= DESCRIPTION OF THE TASK =
Write the data below out again, exactly as each line reads.

··· EXERCISE MATERIALS ···

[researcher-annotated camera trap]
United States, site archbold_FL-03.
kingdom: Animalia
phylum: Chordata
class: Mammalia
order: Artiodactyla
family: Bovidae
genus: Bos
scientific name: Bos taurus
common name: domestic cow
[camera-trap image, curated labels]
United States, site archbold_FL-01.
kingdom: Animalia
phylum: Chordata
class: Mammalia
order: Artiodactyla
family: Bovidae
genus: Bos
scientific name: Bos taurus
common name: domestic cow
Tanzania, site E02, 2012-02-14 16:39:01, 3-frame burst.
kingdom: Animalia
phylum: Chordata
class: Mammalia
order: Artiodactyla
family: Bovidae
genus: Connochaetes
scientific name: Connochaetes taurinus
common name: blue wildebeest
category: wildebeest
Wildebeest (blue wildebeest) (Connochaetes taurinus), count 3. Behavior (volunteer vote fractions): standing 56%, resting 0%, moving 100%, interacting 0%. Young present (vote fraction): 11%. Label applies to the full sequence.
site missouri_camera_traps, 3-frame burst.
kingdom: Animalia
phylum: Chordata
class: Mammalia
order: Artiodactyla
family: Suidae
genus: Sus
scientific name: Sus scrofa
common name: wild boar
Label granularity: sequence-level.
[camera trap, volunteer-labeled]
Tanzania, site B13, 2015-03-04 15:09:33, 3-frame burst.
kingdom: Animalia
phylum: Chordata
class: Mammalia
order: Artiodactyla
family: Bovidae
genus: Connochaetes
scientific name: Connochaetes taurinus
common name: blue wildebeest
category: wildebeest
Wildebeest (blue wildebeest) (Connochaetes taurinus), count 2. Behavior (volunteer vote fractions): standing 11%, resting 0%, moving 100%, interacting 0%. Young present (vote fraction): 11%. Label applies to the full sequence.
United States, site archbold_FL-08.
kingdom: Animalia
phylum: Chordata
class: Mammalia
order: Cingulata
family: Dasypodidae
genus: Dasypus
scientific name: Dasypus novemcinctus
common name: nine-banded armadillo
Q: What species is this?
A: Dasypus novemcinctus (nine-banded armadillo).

···

= ANSWER SPACE =
[researcher-annotated camera trap]
United States, site archbold_FL-03.
kingdom: Animalia
phylum: Chordata
class: Mammalia
order: Artiodactyla
family: Bovidae
genus: Bos
scientific name: Bos taurus
common name: domestic cow
[camera-trap image, curated labels]
United States, site archbold_FL-01.
kingdom: Animalia
phylum: Chordata
class: Mammalia
order: Artiodactyla
family: Bovidae
genus: Bos
scientific name: Bos taurus
common name: domestic cow
Tanzania, site E02, 2012-02-14 16:39:01, 3-frame burst.
kingdom: Animalia
phylum: Chordata
class: Mammalia
order: Artiodactyla
family: Bovidae
genus: Connochaetes
scientific name: Connochaetes taurinus
common name: blue wildebeest
category: wildebeest
Wildebeest (blue wildebeest) (Connochaetes taurinus), count 3. Behavior (volunteer vote fractions): standing 56%, resting 0%, moving 100%, interacting 0%. Young present (vote fraction): 11%. Label applies to the full sequence.
site missouri_camera_traps, 3-frame burst.
kingdom: Animalia
phylum: Chordata
class: Mammalia
order: Artiodactyla
family: Suidae
genus: Sus
scientific name: Sus scrofa
common name: wild boar
Label granularity: sequence-level.
[camera trap, volunteer-labeled]
Tanzania, site B13, 2015-03-04 15:09:33, 3-frame burst.
kingdom: Animalia
phylum: Chordata
class: Mammalia
order: Artiodactyla
family: Bovidae
genus: Connochaetes
scientific name: Connochaetes taurinus
common name: blue wildebeest
category: wildebeest
Wildebeest (blue wildebeest) (Connochaetes taurinus), count 2. Behavior (volunteer vote fractions): standing 11%, resting 0%, moving 100%, interacting 0%. Young present (vote fraction): 11%. Label applies to the full sequence.
United States, site archbold_FL-08.
kingdom: Animalia
phylum: Chordata
class: Mammalia
order: Cingulata
family: Dasypodidae
genus: Dasypus
scientific name: Dasypus novemcinctus
common name: nine-banded armadillo
Q: What species is this?
A: Dasypus novemcinctus (nine-banded armadillo).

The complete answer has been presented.